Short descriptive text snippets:
-- -- --
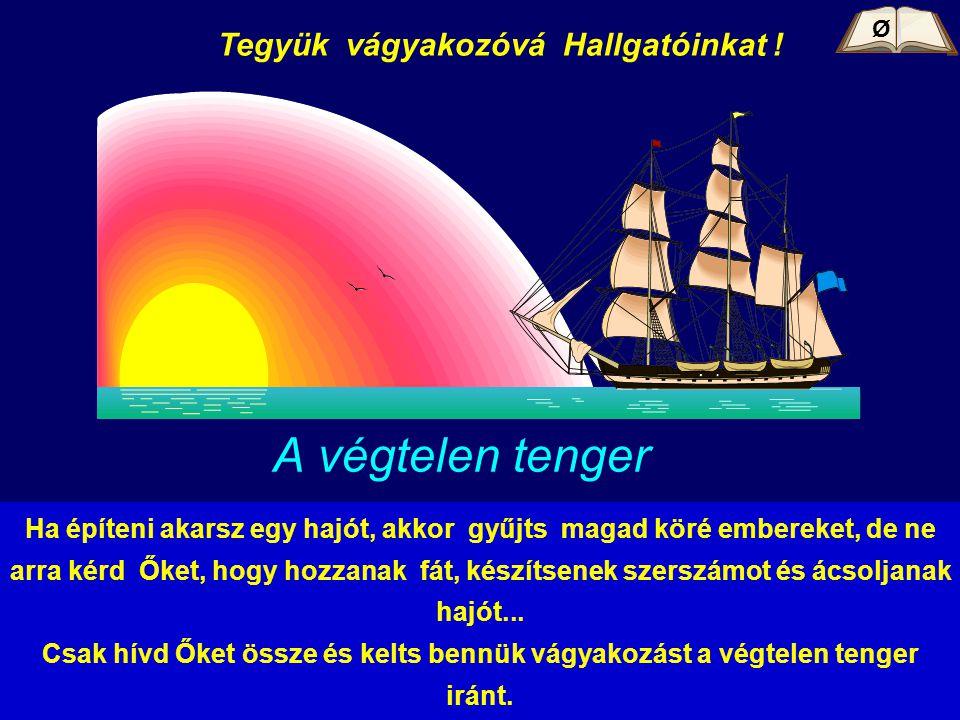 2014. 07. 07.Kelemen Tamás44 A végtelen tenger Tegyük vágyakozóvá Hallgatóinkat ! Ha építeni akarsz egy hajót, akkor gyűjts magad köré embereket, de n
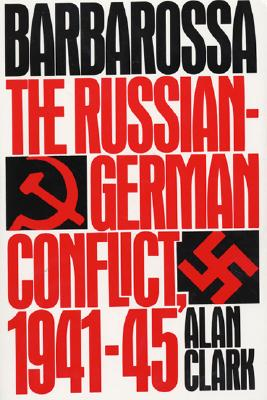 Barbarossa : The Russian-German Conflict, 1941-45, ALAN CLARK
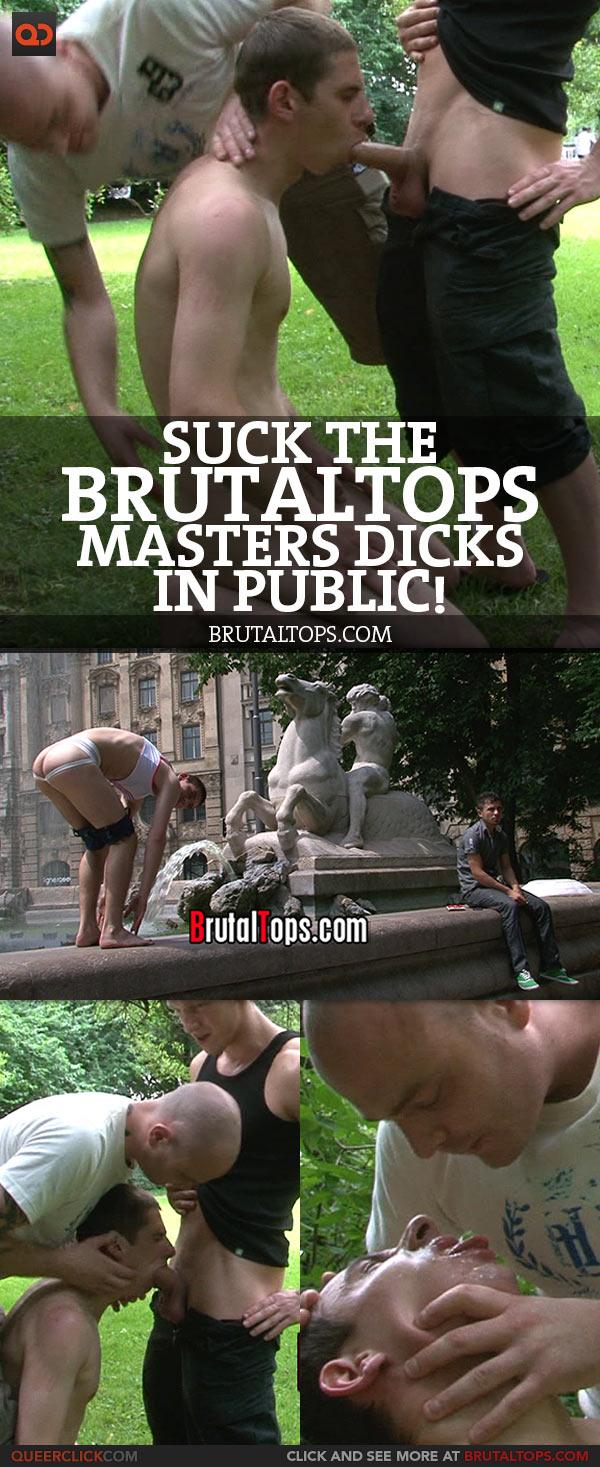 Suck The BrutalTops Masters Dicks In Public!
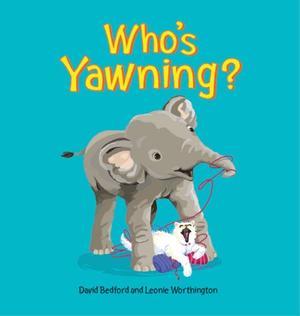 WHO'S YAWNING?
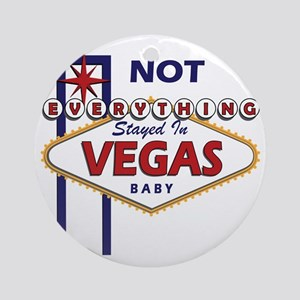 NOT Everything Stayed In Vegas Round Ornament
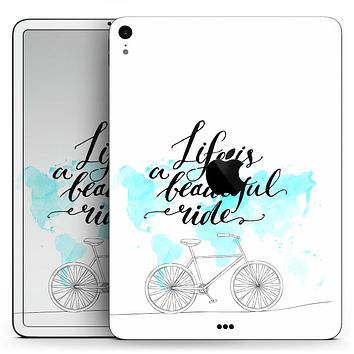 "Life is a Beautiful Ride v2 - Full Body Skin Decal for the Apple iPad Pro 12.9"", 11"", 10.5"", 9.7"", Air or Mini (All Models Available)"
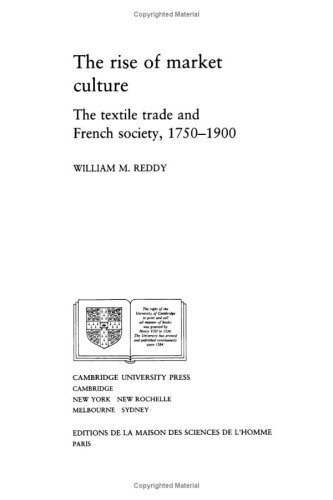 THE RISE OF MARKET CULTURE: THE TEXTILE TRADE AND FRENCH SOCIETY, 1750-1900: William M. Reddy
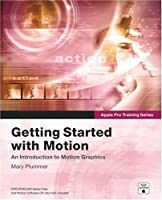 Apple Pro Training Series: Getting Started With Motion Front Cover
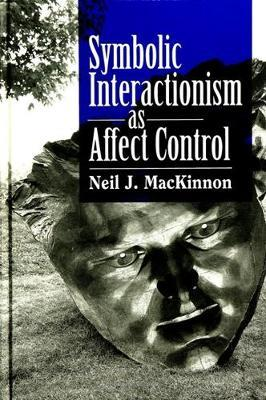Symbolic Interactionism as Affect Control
-- -- --
EXERCISE:
Please return, exactly and with pictures omitted, the lines from the line holding "is a Beautiful" through the end of the data above, inclusive.

OUTPUT OF THE TASK:
 "Life is a Beautiful Ride v2 - Full Body Skin Decal for the Apple iPad Pro 12.9"", 11"", 10.5"", 9.7"", Air or Mini (All Models Available)"
 THE RISE OF MARKET CULTURE: THE TEXTILE TRADE AND FRENCH SOCIETY, 1750-1900: William M. Reddy
 Apple Pro Training Series: Getting Started With Motion Front Cover
Symbolic Interactionism as Affect Control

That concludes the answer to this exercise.